Not being one to normally confront strangers (but choosing to seethe and judge them with contempt and silence), you would have expected the usual from me. And on a good, sunny day, where perhaps I hadn’t been more pleasantly awoken with a punch in the head than a nightmare, I might not have even noticed the parking situation. But Monday? Well, on Monday I lost all sight of myself and hustled into Starbucks ready to confront the man who rules the world with his turn signal.
He wasn’t even AT Starbucks. I believe that he parked there in order to walk to another place of business. And it’s just as well. I probably would have just started crying (like I did a few hours later in the grocery store when I tried to tell Momma about my dream… and like I did last night when I tried to tell a few friends about it… but at least it made them cry, too).
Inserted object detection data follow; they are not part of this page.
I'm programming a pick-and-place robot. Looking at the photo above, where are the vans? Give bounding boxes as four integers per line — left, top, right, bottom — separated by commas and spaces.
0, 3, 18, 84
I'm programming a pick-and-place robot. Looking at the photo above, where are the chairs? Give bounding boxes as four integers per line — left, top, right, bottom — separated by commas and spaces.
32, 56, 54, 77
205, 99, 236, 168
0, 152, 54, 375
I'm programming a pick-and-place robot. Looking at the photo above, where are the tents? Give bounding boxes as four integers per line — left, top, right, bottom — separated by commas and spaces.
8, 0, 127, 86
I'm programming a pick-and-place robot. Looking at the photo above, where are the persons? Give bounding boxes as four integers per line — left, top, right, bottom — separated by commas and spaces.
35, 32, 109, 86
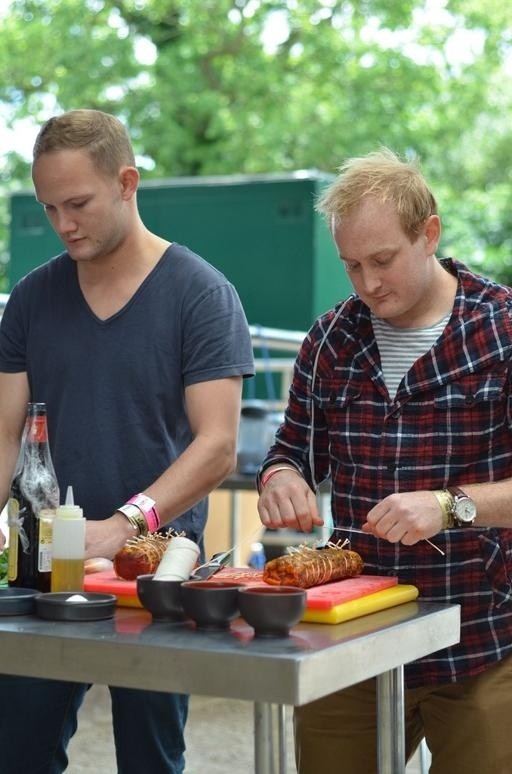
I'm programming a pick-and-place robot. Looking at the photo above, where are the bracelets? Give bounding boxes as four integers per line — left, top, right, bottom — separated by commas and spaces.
114, 503, 148, 538
431, 488, 456, 529
257, 462, 302, 495
126, 493, 160, 535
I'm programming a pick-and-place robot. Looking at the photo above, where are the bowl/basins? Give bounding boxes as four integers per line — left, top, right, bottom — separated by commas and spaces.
236, 585, 307, 639
180, 579, 249, 631
135, 574, 201, 623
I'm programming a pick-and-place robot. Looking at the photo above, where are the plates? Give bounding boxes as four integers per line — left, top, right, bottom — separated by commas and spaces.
0, 587, 41, 616
36, 592, 116, 620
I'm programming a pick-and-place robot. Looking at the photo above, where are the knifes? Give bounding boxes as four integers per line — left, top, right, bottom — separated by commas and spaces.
193, 550, 232, 581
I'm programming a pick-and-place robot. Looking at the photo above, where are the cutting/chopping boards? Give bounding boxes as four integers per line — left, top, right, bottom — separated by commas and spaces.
82, 559, 419, 624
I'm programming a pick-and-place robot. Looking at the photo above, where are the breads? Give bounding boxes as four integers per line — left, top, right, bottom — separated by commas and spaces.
113, 538, 201, 580
261, 550, 363, 587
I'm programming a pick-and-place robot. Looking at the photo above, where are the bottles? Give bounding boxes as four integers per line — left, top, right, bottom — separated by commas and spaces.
6, 401, 86, 591
152, 537, 201, 581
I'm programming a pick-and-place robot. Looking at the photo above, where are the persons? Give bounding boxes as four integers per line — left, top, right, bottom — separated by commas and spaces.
254, 147, 511, 773
0, 109, 256, 773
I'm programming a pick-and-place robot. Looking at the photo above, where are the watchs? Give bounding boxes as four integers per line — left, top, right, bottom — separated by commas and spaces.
444, 486, 477, 528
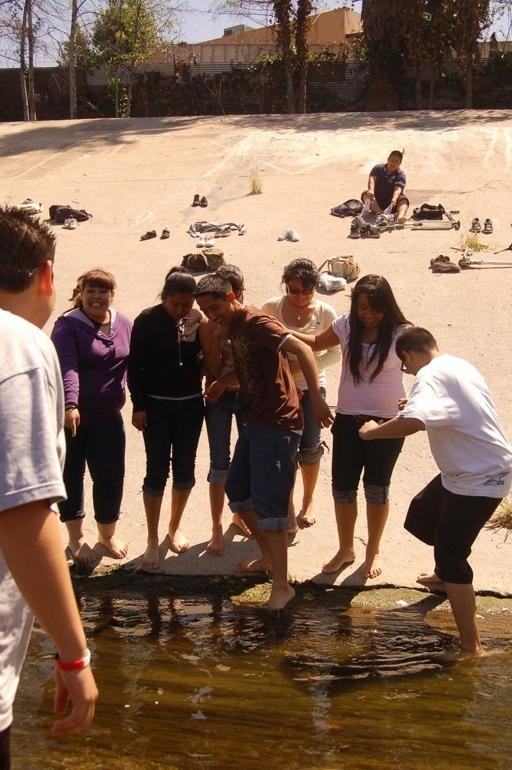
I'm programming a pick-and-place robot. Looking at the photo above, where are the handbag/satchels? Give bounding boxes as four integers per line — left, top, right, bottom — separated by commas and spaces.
49, 205, 71, 220
413, 204, 444, 219
430, 255, 459, 273
55, 209, 88, 222
16, 199, 42, 214
315, 272, 346, 292
332, 199, 364, 217
318, 256, 359, 282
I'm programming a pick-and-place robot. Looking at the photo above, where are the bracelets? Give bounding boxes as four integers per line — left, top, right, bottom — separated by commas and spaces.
57, 650, 96, 670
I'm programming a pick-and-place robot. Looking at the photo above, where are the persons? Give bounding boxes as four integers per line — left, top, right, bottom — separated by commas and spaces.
355, 327, 512, 674
0, 196, 106, 770
313, 276, 416, 577
122, 270, 207, 568
46, 266, 133, 565
186, 266, 259, 557
354, 150, 410, 223
207, 273, 333, 611
255, 260, 347, 532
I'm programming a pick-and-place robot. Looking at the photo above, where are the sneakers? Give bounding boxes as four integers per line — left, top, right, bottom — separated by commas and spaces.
484, 219, 493, 233
350, 221, 361, 238
70, 218, 77, 229
201, 197, 208, 206
214, 229, 223, 237
193, 194, 200, 206
361, 224, 381, 237
197, 237, 205, 247
162, 227, 169, 238
206, 237, 215, 247
63, 219, 69, 228
289, 228, 298, 242
473, 218, 480, 232
222, 227, 230, 237
141, 230, 156, 240
277, 229, 288, 241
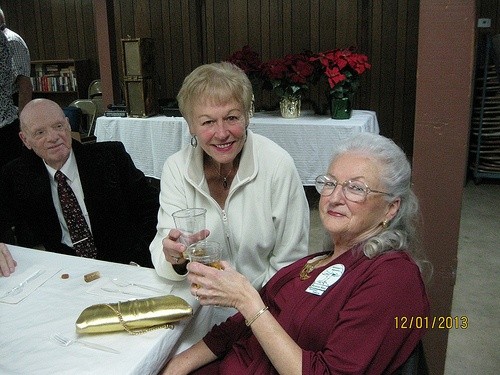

So I’m not blogging this because I’m bummed out or want to bum you out. In hind sight, the series of events actually makes me laugh because it was so pathetic. It’s important to me that I remember this day. Because if that’s the worst day that I’ve had in 4 1/2 months, then I’m doing allllllll right, right? I mean, if my worst day is that I probably don’t have Lymes disease, then praise the Lord! A little walk to Starbucks didn’t kill me. Esther is now comfy and bug free.
Sometimes what feels like the worst day ever is just an excellent reminder of how GOOD I really and truly DO have it.
My friend…I regularly have these sort of dreams. They change me. I, too cry out God for mercy, asking Him to deliver me from them in the future. It hasnt happened, but it does cause me to be closer to the One who gives life and breath…maybe that is why I still have them.
PS- I am insanely visually sensitive also.
I love the diagram of the Starbucks Parking Lot
I have a recurring dream from early adulthood that is a horror. However, it is not reality, is periodically tucked away and like you say, life goes on.
That being said, am so sorry you had one too.
P.S. You should have parked in the available space. It was yours and you owned it by proximity!!!!
I was thinking the same thing your momma said as I was finnishing reading. AMEN!
oh friend. I’m so sorry! I wish I could hug you! Crappy days when other’s still put themselves first over obviously frazzled parents doesn’t help, no matter what stage of mommyhood you’re in. I LOVE YOU!
You poor thing! That’s a lot to deal with in one day! I am with you though that I am thankful that it wasn’ t any worse. I love you so much.
Oy… those random rough days really do take a toll. Hope the rest of this week is easy shmeezy. 🙂
Amen! I could totally sign my name to almost this whole post. Not the actual circumstances, but every emotional step. The kinds of movies I can watch are extremely few. and its gotten worse since having children. Images affect me heavily, but stories too. My mind is quite good at making its own pictures. And I can’t even count the number of times that i have gone through what I thought was a rough time and looking back on it, not only was it not as bad as i thought at the time, but usually I can see how God was actually blessing me in a way I wasn’t expecting. And, yes, i also feel guilty for feeling depressed and worried about a situation that pales in comparison to others daily problems.